BDA3 Chapter 2 Exercise 9

Posted on 29 August, 2018 by Brian
Tags: bda chapter 2, solutions, bayes, beta, prior sensitivity
Category: bda3

Here’s my solution to exercise 9, chapter 2, of Gelman’s Bayesian Data Analysis (BDA), 3rd edition. There are solutions to some of the exercises on the book’s webpage.

\(\DeclareMathOperator{\dbinomial}{binomial} \DeclareMathOperator{\dbern}{Bernoulli} \DeclareMathOperator{\dnorm}{normal} \DeclareMathOperator{\dgamma}{gamma} \DeclareMathOperator{\invlogit}{invlogit} \DeclareMathOperator{\logit}{logit} \DeclareMathOperator{\dbeta}{beta}\)

The data show 650 people in support of the death penalty and 350 against. We explore the effect of different priors on the posterior.

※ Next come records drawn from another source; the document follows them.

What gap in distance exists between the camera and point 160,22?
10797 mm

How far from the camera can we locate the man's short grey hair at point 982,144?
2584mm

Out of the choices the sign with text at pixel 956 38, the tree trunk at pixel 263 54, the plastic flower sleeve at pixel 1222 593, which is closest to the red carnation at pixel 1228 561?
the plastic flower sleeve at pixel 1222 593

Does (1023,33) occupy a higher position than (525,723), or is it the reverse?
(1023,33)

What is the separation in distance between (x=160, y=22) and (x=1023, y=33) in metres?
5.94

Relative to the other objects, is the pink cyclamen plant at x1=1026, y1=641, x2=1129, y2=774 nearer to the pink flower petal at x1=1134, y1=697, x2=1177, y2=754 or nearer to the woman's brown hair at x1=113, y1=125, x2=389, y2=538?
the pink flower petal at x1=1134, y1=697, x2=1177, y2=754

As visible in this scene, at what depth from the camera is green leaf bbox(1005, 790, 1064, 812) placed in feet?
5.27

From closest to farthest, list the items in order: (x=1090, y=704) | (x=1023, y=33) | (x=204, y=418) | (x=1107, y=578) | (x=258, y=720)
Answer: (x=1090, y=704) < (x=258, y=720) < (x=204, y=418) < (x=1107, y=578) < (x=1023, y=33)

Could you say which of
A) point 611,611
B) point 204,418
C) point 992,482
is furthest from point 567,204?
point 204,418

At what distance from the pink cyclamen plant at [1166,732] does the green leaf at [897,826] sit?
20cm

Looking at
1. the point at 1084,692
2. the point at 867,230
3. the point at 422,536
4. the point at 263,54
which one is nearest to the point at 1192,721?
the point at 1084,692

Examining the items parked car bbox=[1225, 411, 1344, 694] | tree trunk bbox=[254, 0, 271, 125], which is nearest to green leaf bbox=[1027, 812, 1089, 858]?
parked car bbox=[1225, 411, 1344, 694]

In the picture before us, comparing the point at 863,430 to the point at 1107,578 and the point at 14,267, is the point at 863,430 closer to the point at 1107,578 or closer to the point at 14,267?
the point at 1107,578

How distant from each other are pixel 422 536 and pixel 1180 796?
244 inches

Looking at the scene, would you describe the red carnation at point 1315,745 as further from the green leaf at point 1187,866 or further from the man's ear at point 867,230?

First let’s find the prior with a mean of 0.6 and standard deviation 0.3. The mean of the \(\dbeta(\alpha, \beta)\) distribution is

\[ \frac{3}{5} = \frac{\alpha}{\alpha + \beta} \]

which implies that \(\alpha = 1.5 \beta\). The variance is

\[ \begin{align} \frac{9}{100} &= \frac{\alpha \beta}{(\alpha + \beta)^2 (\alpha + \beta + 1)} \\ &= \frac{3}{2} \frac{\beta^2}{\frac{25}{4}\beta^2 \frac{5\beta + 2}{2}} \\ &= \frac{3}{2}\frac{4}{25}\frac{2}{5\beta + 2} \\ &= \frac{12}{25(5\beta + 2)} \\ &\Leftrightarrow \\ 5\beta + 2 &= \frac{12}{25}\frac{100}{9} \\ &= \frac{16}{9}, \end{align} \]

which implies that \(\beta = \frac{2}{3}\). Thus \(\alpha = 1\). Let’s check we’ve done the maths correctly.

α <- 1
β <- 2 / 3

list(
  'mean_diff' = 3 / 5 - α / (α + β),
  'variance_diff' = 9 / 100 - α * β / ((α + β)^2 * (α + β + 1))
)

## $mean_diff
## [1] -1.110223e-16
## 
## $variance_diff
## [1] -1.387779e-17

The value 1e-16 is computer-speak for 0.

Since \(\beta < 1 <= \alpha\), we see one maximum at 1.

tibble(x = seq(0, 1, 0.001), y = dbeta(x, α, β)) %>% 
  ggplot() +
  aes(x, y) +
  geom_area(fill = 'skyblue') +
  labs(
    x = 'x',
    y = 'beta(x | α, β)',
    title = 'Beta prior with mean 0.3 and standard deviation 0.6',
    subtitle = str_glue('α = {α}, β = {signif(β, 3)}')
  )

The beta distribution is self-conjugate so the posterior is \(\dbeta(0.6 + 650, 0.4 + 350)\).

Let’s plot the posterior with priors of different strength. We can increase the strength of the prior whilst keeping the mean constant by multiplying \(\alpha\) and \(\beta\) by the same constant c. We will use \(c \in \{ 1, 10, 100, 1000\}\). In the plot below, we have restricted the x-axis to focus on the differences in the shape of the posteriors.

support <- 650
against <- 350

expand.grid(magnitude = 0:3, x = seq(0, 1, 0.001)) %>% 
  as_tibble() %>% 
  mutate(
    c = 10^magnitude,
    a_prior = α * c,
    b_prior = β * c,
    y = dbeta(x, support + a_prior, against + b_prior),
    prior_magnitude = factor(as.character(10^magnitude))
  ) %>%
  ggplot() +
  aes(x, y, colour = prior_magnitude) +
  geom_line() +
  scale_x_continuous(limits = c(0.55, 0.75)) +
  labs(
    x = 'x',
    y = 'beta(x | support + a, against + b)',
    title = 'Beta posterior with different priors',
    subtitle = str_glue(paste(
      'a = {α} * 10^magnitude, b = {β} * 10^magnitude',
      'support = 650, against = 350',
      sep = '\n'
    )),
    colour = 'Magnitude of the prior'
  )

Magnitudes 1 and 10 give very similar results close to the maximum likelihood estimate of 65%. The higher magnitudes pull the mean towards the prior mean of 60%.